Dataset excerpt
──────────
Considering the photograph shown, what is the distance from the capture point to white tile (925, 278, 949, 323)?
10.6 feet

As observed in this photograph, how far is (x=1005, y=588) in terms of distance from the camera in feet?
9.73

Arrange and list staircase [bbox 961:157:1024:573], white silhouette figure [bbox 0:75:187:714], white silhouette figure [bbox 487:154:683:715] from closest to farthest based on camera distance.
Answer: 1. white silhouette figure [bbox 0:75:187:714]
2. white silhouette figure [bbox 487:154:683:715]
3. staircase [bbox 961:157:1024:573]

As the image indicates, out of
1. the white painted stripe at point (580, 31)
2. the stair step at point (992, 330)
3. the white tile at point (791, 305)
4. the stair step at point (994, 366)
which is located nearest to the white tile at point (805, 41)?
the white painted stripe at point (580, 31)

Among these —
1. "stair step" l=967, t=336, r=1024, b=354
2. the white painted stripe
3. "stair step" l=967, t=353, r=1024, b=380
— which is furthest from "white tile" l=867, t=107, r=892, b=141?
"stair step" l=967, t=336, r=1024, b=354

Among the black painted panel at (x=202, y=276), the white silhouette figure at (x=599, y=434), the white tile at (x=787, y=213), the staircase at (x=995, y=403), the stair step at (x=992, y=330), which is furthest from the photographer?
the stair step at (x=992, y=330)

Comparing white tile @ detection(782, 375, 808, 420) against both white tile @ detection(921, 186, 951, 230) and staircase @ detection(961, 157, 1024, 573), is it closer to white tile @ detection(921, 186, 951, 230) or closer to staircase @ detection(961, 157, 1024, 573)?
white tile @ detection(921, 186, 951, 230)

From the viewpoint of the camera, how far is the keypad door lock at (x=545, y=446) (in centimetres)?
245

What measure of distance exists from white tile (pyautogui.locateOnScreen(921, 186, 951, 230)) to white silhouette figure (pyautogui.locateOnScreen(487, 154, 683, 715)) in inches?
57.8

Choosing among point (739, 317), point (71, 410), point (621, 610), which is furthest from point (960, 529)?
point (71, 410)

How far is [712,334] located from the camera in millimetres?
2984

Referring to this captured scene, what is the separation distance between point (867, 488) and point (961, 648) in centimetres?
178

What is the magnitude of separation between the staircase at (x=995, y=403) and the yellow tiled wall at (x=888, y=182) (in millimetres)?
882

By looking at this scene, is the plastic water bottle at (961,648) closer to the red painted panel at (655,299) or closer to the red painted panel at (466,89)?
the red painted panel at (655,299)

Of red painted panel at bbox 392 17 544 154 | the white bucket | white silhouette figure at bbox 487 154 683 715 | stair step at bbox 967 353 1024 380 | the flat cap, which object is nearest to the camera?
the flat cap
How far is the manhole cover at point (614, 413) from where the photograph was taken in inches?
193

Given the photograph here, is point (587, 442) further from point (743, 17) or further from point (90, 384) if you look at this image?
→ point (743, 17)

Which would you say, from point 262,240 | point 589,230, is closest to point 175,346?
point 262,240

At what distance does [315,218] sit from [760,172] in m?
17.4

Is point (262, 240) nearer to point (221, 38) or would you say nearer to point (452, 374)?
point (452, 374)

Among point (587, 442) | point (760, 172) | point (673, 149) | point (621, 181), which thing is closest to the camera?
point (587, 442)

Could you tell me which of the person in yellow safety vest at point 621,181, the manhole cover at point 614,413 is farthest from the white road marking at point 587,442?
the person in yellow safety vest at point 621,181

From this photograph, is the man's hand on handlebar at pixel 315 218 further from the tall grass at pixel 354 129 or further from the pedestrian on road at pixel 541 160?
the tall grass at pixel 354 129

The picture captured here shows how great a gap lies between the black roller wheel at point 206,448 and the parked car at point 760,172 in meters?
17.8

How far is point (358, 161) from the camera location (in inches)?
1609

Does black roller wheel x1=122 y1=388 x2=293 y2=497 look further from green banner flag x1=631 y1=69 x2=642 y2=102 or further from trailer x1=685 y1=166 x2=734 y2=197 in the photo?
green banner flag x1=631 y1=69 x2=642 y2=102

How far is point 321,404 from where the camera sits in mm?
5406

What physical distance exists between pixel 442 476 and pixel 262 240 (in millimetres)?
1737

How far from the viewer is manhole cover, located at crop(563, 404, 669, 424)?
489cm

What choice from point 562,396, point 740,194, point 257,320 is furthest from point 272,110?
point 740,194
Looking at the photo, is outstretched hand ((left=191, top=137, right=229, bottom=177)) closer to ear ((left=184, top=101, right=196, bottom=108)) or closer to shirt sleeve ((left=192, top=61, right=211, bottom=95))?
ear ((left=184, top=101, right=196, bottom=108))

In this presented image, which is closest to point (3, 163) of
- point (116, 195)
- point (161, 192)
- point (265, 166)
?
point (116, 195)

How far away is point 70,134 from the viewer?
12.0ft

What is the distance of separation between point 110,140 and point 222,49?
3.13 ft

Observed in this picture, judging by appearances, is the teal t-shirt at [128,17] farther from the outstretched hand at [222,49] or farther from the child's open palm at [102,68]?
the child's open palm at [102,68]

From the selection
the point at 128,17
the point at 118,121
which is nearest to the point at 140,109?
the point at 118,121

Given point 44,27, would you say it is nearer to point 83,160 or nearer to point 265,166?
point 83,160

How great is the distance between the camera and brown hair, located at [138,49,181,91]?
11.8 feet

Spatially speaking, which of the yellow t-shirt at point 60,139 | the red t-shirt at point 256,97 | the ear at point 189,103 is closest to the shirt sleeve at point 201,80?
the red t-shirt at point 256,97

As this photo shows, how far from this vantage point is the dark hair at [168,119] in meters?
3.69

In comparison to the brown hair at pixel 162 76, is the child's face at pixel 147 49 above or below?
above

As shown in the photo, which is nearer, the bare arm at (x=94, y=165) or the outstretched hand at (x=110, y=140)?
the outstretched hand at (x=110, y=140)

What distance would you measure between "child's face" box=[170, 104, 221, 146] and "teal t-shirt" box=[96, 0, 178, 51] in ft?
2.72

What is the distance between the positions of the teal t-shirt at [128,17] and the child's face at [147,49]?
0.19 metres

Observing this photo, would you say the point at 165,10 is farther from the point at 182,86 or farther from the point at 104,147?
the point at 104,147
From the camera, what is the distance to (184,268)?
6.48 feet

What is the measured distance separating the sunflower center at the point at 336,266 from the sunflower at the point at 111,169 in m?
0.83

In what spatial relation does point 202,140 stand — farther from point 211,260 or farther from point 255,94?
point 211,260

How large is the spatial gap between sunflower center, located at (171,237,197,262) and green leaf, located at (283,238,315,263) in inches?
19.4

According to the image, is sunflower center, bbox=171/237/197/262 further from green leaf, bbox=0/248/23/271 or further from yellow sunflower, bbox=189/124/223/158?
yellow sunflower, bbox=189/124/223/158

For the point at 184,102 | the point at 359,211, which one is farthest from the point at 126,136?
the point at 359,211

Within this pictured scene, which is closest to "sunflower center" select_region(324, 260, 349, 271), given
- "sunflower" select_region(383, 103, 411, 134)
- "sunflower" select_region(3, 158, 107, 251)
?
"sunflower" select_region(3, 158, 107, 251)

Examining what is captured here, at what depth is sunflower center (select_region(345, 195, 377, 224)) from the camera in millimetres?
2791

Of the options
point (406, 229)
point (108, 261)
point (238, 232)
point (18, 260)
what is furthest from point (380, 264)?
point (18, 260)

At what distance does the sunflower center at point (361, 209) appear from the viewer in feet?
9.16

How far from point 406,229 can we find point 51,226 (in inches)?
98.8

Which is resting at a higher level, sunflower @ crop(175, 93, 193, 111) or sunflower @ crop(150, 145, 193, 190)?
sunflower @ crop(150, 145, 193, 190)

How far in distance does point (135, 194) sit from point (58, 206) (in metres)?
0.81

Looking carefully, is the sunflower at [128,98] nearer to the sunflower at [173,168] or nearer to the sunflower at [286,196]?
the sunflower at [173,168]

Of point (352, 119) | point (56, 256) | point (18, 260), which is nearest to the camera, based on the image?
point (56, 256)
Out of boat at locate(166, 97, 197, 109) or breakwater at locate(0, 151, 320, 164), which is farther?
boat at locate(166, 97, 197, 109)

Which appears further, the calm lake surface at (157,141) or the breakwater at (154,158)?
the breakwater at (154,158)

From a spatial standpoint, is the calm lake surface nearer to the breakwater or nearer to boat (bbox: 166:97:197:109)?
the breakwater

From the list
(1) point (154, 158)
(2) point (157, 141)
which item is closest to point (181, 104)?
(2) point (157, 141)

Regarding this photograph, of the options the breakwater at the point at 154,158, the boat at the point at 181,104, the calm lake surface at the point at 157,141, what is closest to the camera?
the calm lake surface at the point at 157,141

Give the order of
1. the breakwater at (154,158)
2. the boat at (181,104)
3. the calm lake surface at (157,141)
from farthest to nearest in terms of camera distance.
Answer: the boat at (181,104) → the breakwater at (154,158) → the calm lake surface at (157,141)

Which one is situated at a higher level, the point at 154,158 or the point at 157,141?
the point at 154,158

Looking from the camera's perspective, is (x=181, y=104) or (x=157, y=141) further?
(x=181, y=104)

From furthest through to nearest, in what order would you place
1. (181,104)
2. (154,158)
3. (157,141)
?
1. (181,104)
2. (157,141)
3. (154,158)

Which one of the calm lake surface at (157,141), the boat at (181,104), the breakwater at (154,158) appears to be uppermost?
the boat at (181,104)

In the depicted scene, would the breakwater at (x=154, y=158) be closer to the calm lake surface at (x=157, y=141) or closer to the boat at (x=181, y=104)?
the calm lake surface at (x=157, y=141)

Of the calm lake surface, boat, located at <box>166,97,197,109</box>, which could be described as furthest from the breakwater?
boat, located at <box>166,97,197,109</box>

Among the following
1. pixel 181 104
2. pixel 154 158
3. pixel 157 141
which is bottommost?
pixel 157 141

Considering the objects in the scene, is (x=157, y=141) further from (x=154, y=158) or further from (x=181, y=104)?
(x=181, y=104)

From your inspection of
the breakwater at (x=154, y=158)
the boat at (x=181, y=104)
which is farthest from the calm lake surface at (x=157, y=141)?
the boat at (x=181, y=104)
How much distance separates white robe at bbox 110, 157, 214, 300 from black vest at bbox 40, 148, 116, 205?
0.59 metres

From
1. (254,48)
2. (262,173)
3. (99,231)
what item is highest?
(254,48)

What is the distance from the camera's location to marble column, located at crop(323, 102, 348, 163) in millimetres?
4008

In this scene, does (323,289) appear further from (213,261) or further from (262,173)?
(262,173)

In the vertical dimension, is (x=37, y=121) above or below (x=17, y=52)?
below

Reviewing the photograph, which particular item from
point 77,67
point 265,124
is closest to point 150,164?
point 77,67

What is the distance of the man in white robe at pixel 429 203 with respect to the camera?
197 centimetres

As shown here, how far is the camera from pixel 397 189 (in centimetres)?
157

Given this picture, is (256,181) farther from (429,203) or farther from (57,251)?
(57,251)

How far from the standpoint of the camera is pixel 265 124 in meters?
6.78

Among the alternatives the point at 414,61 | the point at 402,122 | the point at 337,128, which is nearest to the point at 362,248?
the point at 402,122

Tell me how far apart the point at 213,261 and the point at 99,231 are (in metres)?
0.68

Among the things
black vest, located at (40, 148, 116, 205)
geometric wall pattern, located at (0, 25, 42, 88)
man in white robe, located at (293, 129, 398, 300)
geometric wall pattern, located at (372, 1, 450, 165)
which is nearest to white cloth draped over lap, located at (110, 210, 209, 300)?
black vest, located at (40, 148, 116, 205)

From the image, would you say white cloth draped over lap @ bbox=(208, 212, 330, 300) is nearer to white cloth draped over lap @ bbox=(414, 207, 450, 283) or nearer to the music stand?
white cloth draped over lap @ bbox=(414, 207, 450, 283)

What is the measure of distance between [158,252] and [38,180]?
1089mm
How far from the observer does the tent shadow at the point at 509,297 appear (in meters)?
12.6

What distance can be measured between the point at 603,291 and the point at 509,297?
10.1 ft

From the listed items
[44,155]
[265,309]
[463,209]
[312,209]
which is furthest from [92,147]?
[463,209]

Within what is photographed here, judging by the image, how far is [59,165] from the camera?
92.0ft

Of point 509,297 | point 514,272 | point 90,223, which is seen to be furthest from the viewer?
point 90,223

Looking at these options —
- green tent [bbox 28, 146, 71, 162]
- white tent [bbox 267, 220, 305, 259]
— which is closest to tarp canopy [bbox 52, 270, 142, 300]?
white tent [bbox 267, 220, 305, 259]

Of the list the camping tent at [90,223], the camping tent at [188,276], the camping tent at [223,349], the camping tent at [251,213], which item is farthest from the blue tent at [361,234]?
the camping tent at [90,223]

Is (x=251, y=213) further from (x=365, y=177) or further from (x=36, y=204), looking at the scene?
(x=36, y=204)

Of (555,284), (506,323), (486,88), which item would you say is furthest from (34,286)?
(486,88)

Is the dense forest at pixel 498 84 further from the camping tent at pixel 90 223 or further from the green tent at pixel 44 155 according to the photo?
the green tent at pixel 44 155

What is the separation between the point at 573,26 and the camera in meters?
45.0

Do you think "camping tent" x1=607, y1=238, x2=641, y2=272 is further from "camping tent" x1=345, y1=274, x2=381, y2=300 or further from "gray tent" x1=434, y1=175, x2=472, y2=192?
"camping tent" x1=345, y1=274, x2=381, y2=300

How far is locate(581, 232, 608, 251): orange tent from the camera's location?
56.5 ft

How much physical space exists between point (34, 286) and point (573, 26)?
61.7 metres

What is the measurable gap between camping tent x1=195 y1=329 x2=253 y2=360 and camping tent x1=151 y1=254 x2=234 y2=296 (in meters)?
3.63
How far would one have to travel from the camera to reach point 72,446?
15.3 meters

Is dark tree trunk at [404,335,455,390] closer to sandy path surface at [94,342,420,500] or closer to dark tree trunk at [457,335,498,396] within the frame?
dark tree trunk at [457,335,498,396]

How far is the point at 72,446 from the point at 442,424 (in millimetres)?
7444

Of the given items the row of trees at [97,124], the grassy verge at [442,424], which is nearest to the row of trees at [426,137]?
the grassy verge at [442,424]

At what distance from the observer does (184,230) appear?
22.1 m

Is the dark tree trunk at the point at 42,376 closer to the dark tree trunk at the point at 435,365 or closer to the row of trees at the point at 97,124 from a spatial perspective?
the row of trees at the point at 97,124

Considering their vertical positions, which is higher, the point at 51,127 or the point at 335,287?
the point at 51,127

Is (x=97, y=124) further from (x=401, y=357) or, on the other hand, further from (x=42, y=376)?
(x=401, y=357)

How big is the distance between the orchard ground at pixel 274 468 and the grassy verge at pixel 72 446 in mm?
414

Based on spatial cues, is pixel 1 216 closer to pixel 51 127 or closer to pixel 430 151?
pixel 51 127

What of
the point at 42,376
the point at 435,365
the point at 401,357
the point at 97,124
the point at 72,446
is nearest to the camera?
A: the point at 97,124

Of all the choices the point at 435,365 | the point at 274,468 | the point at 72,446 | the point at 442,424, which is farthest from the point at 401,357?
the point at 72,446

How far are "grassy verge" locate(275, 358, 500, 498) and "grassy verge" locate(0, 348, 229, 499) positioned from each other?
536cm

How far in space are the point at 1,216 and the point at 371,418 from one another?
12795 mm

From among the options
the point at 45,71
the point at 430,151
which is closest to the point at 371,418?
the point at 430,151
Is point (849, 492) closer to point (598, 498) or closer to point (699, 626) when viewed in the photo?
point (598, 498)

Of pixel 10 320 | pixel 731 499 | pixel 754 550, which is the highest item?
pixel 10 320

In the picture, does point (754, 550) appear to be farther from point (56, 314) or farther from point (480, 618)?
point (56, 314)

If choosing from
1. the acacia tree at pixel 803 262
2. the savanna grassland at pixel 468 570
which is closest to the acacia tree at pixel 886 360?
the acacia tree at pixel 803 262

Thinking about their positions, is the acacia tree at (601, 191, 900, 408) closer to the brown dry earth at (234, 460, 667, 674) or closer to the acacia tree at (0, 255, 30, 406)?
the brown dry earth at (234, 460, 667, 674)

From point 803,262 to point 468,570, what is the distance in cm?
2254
──────────
Transcribe the records word for word, from their first line through the line containing "3. staircase [bbox 961:157:1024:573]", including both of those lines.

* REPLY:
Considering the photograph shown, what is the distance from the capture point to white tile (925, 278, 949, 323)?
10.6 feet

As observed in this photograph, how far is (x=1005, y=588) in terms of distance from the camera in feet?
9.73

Arrange and list staircase [bbox 961:157:1024:573], white silhouette figure [bbox 0:75:187:714], white silhouette figure [bbox 487:154:683:715] from closest to farthest based on camera distance.
Answer: 1. white silhouette figure [bbox 0:75:187:714]
2. white silhouette figure [bbox 487:154:683:715]
3. staircase [bbox 961:157:1024:573]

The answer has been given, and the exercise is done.